The code is marked "Code will be available," but as of this note, it is not yet open-sourced. ⚠️ Refer to the original paper.
Planning evaluation uses nuScenes open-loop metrics; gaps exist between open-loop L2/collision rates and real-world closed-loop safety.
The performance gap with/without ego status suggests a reliance on ego information for planning metrics; while the authors avoid ego status to prevent shortcut learning, the best collision rates depend on it.
Detail on occupancy flow and specific head structures are delegated to the supplement; some implementation specifics are unverified here. ⚠️ Refer to the original paper.
The data scaling ablation used a 3B text-only model, which differs from the final 0.5B joint training setup.

vs. UniAD / VAD (VA models): These are precise but lack interaction; DrivePI maintains dense geometric output (even surpassing FB-Occ) while adding language capability.
vs.

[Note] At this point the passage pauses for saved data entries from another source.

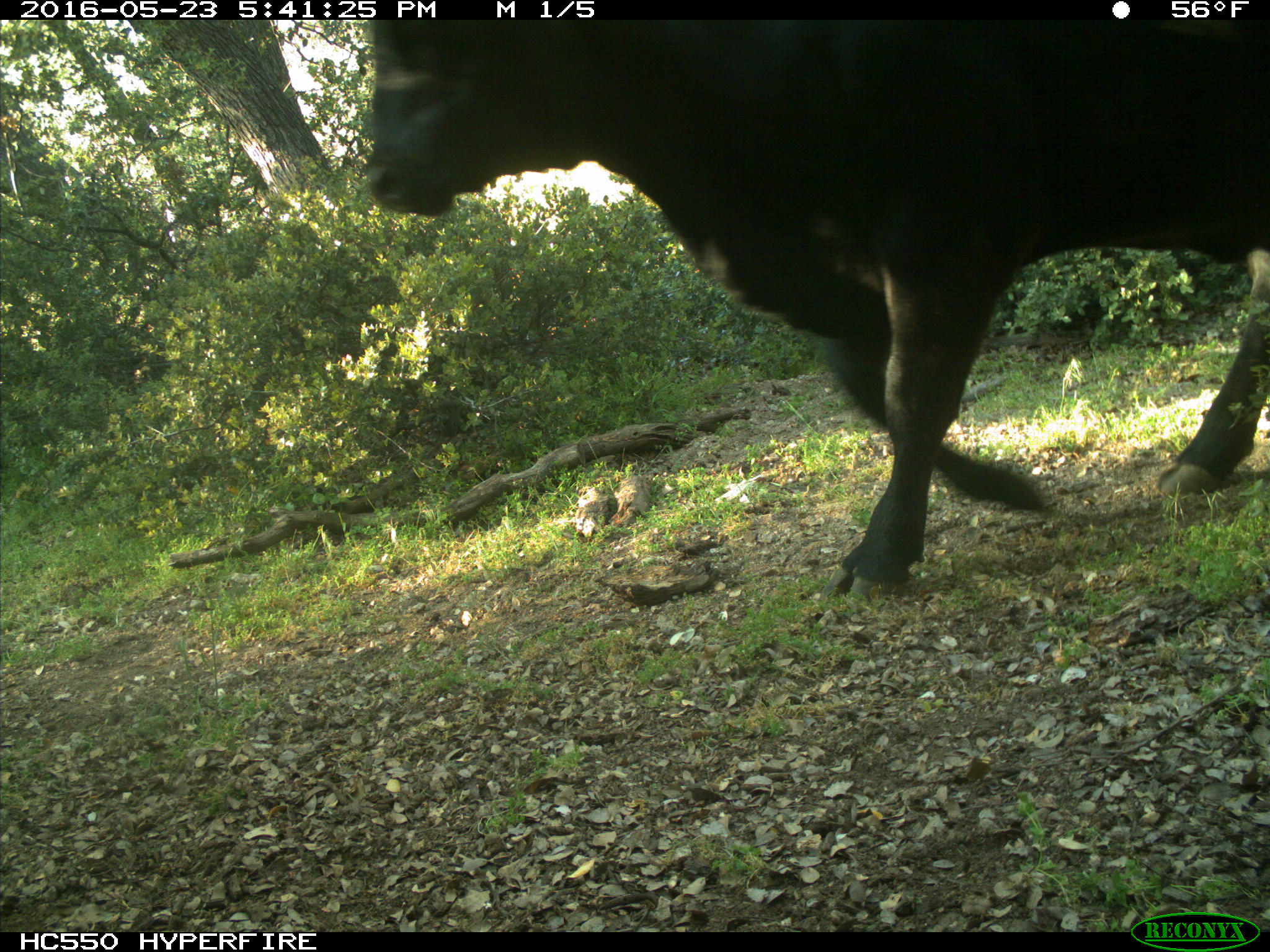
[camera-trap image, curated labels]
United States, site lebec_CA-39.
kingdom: Animalia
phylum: Chordata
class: Mammalia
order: Artiodactyla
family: Bovidae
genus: Bos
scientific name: Bos taurus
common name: domestic cow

OpenDriveVLA / ORION (VLA models): These directly output actions but lack intermediate geometry. DrivePI reduces collision rates relative to ORION by 70% and outperforms the 7B OpenDriveVLA using only 0.5B parameters.
vs. Gemini Robotics-ER / Seed1.5-VL: While those focus on "object-level bounding boxes/coarse relationships," DrivePI pushes spatial intelligence to voxel-level occupancy and pixel-level flow.

Rating¶

Novelty: ⭐⭐⭐⭐⭐ First unified framework to truly integrate VA's dense geometry and VLA's language interaction into a single 4D MLLM.
Experimental Thoroughness: ⭐⭐⭐⭐ Covers occupancy, flow, planning, and text with solid ablations, though planning is restricted to open-loop.
Writing Quality: ⭐⭐⭐⭐ Logical motivation and clear comparisons with VA/VLA, though some symbols are concise.
Value: ⭐⭐⭐⭐⭐ 0.5B outperforming 7B models and specialized VAs sets a strong precedent for unified driving models with verifiable intermediates.